Vectors need to be processed in registers, so memcpy can't possibly be useful here.

If auto-vectorization doesn't generate good code, the standard technique is to use vector intrinsics. If you can do what you need with ops that could compile to SIMD instructions on multiple architectures, then yeah, gcc vector syntax might be a good approach.

I tried out your first version with gcc 4.9.2. It generates exactly what you'd hope for, with 64bit AVX. (256bit load, vector and, store).

Without a -march or anything, just using baseline amd64 (SSE2), it copies the input to a buffer on the stack, and loads from there. I think it's doing this in case of unaligned input/output buffers, instead of just using movdqu. Anyway, it's really horrible slow code, and it would be way faster to do 8 bytes at a time in GP registers than this nonsense.

gcc -march=native -O3 -S v32ui_and.c (on a Sandybridge (AVX without AVX2)):

        .globl  f
f:
        cmpq    %rsi, %rdi
        jnb     .L6
        vmovdqa .LC0(%rip), %ymm1  # load a vector of 0x0f bytes
        .p2align 4,,10
        .p2align 3
.L3:
        vandps  (%rdi), %ymm1, %ymm0
        addq    $32, %rdi
        vmovdqa %ymm0, (%rdx)
        addq    $32, %rdx
        cmpq    %rdi, %rsi
        ja      .L3
        vzeroupper
.L6:
        ret

Note the lack of scalar cleanup, or handling of unaligned data. vmovdqu is as fast as vmovdqa when the address is aligned, so it's a bit silly not to use it.
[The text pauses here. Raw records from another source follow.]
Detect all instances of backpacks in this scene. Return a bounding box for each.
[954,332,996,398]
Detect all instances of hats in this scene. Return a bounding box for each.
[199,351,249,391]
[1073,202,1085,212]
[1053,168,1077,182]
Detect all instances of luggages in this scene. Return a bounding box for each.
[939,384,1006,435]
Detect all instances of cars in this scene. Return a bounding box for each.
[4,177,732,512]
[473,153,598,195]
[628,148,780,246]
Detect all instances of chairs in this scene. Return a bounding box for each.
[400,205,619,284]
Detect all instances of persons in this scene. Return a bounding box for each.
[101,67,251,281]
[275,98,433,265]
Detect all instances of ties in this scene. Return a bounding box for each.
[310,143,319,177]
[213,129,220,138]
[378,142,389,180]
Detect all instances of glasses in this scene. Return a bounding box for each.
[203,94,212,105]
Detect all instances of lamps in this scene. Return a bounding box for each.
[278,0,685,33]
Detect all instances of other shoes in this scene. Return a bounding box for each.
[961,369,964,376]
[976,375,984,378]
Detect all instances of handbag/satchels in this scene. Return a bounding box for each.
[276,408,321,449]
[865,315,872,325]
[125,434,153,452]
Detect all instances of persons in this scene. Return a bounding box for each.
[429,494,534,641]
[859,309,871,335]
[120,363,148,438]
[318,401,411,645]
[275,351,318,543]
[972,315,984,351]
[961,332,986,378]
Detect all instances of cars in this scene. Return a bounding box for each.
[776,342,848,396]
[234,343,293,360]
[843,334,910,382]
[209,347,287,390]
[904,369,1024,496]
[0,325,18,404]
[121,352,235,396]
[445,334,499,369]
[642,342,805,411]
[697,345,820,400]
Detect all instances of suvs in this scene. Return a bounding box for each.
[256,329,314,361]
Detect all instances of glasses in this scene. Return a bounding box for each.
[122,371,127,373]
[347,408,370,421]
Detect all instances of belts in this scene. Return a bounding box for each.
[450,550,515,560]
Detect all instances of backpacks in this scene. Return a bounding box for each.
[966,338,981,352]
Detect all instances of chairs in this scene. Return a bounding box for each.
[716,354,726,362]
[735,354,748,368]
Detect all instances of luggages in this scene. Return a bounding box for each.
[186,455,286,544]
gcc -O3 -S v32ui_and.c is weird.

        .globl  f
f:
.LFB0:
        cmpq    %rsi, %rdi
        movdqa  .LC0(%rip), %xmm0  # load a vector of 0x0f bytes
        jnb     .L9
        leaq    8(%rsp), %r10
        andq    $-32, %rsp
        pushq   -8(%r10)
        pushq   %rbp
        movq    %rsp, %rbp
        pushq   %r10
        .p2align 4,,10
        .p2align 3
.L5:
        movq    (%rdi), %rax
        addq    $32, %rdi
        addq    $32, %rdx
        movq    %rax, -80(%rbp)
        movq    -24(%rdi), %rax
        movq    %rax, -72(%rbp)
        movq    -16(%rdi), %rax
        movdqa  -80(%rbp), %xmm1
        movq    %rax, -64(%rbp)
        movq    -8(%rdi), %rax
        pand    %xmm0, %xmm1
        movq    %rax, -56(%rbp)
        movdqa  -64(%rbp), %xmm2
        pand    %xmm0, %xmm2
        movaps  %xmm1, -112(%rbp)
        movq    -112(%rbp), %rcx
        movaps  %xmm2, -96(%rbp)
        movq    -96(%rbp), %rax
        movq    %rcx, -32(%rdx)
        movq    -104(%rbp), %rcx
        movq    %rax, -16(%rdx)
        movq    -88(%rbp), %rax
        movq    %rcx, -24(%rdx)
        movq    %rax, -8(%rdx)
        cmpq    %rdi, %rsi
        ja      .L5
        popq    %r10
        popq    %rbp
        leaq    -8(%r10), %rsp
.L9:
        rep ret

So I guess you can't safely use gcc vector extensions if it's sometimes going to generate code this bad. With intrinsics, the simplest implementation would be:

#include <immintrin.h>
#include <stdint.h>
void f(const uint8_t *begin, const uint8_t *end, uint8_t *o)
{
    __m256i mask = _mm256_set1_epi8(0x0f);
    for (; begin < end; begin += 32, o+=32) {
        __m256i s = _mm256_loadu_si256((__m256i*)begin);
        __m256i d = _mm256_and_si256(s, mask);
        _mm256_storeu_si256( (__m256i*)o, d);
    }
}

This generates identical code to the gcc-vector version (compiled with AVX2). Note this uses VPAND, not VANDPS, so it requires AVX2.

With large buffers, it would be worth doing a scalar startup until either input or output buffer was aligned to 16 or 32 bytes, then the vector loop, then any scalar cleanup needed. With small buffers, just using unaligned loads/stores and a simple scalar cleanup at the end would be best.

Since you asked about strings specifically, if your strings are nul-terminated (implicit-length), you have to be careful when crossing page boundaries that you don't fault if the string ends before the end of a page, but your read spans the boundary.